Beneath this line are the data; copy exactly the part of them that opens with the line containing "United States, site lebec_CA-25." and closes with the line containing "site 4332, 2013-05-03 13:27:11.000.", and only that part.
#### RECORDS PROVIDED ####
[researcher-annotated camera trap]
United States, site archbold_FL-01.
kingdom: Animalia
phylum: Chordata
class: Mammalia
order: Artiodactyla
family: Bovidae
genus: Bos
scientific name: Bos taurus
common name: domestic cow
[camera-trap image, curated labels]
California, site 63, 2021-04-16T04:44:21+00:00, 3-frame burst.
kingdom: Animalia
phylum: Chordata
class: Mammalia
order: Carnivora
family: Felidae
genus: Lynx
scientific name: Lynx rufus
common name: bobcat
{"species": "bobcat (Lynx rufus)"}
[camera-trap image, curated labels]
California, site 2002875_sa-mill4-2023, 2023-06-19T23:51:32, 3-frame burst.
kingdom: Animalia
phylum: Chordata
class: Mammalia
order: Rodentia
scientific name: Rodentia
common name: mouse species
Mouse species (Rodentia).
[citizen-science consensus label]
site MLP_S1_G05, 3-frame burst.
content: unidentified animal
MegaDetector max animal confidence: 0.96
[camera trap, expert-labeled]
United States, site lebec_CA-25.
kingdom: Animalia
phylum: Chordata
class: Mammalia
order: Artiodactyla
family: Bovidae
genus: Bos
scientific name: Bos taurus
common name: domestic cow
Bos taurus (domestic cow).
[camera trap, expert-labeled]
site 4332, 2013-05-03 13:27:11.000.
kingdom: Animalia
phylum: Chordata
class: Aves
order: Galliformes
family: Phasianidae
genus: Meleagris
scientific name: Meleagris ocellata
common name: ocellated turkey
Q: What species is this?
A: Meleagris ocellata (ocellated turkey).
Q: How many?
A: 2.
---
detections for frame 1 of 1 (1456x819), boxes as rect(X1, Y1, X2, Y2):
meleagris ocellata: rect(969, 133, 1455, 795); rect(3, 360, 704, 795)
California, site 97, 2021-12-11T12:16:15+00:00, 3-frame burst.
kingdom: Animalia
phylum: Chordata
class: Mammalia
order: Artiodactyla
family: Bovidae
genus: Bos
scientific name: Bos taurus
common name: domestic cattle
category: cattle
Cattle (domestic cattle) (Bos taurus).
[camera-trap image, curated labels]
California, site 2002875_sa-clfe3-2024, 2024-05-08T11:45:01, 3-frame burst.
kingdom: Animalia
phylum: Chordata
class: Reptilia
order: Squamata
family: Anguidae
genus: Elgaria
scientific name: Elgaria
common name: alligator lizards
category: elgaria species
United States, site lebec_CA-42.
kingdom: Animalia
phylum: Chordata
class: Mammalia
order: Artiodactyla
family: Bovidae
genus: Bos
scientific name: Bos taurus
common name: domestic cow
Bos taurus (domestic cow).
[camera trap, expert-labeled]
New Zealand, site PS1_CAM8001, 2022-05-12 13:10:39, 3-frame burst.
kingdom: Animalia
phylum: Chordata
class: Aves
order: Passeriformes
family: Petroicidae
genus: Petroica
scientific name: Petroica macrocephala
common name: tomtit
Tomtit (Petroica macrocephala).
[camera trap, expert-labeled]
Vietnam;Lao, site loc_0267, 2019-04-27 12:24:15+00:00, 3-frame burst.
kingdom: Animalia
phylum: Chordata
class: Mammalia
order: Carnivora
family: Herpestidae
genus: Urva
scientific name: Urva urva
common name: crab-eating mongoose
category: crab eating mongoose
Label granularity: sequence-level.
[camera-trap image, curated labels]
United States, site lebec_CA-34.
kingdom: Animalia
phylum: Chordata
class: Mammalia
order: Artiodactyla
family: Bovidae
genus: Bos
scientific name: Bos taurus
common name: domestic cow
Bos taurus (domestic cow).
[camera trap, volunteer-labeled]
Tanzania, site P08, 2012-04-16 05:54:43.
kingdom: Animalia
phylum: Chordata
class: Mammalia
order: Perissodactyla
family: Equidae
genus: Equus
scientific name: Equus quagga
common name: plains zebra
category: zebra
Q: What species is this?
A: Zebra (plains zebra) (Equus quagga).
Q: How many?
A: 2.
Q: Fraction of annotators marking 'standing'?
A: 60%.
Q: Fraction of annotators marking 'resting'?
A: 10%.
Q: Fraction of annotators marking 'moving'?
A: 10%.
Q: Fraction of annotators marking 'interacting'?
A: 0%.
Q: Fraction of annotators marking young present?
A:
####
**TASK RESPONSE:**
United States, site lebec_CA-25.
kingdom: Animalia
phylum: Chordata
class: Mammalia
order: Artiodactyla
family: Bovidae
genus: Bos
scientific name: Bos taurus
common name: domestic cow
Bos taurus (domestic cow).
[camera trap, expert-labeled]
site 4332, 2013-05-03 13:27:11.000.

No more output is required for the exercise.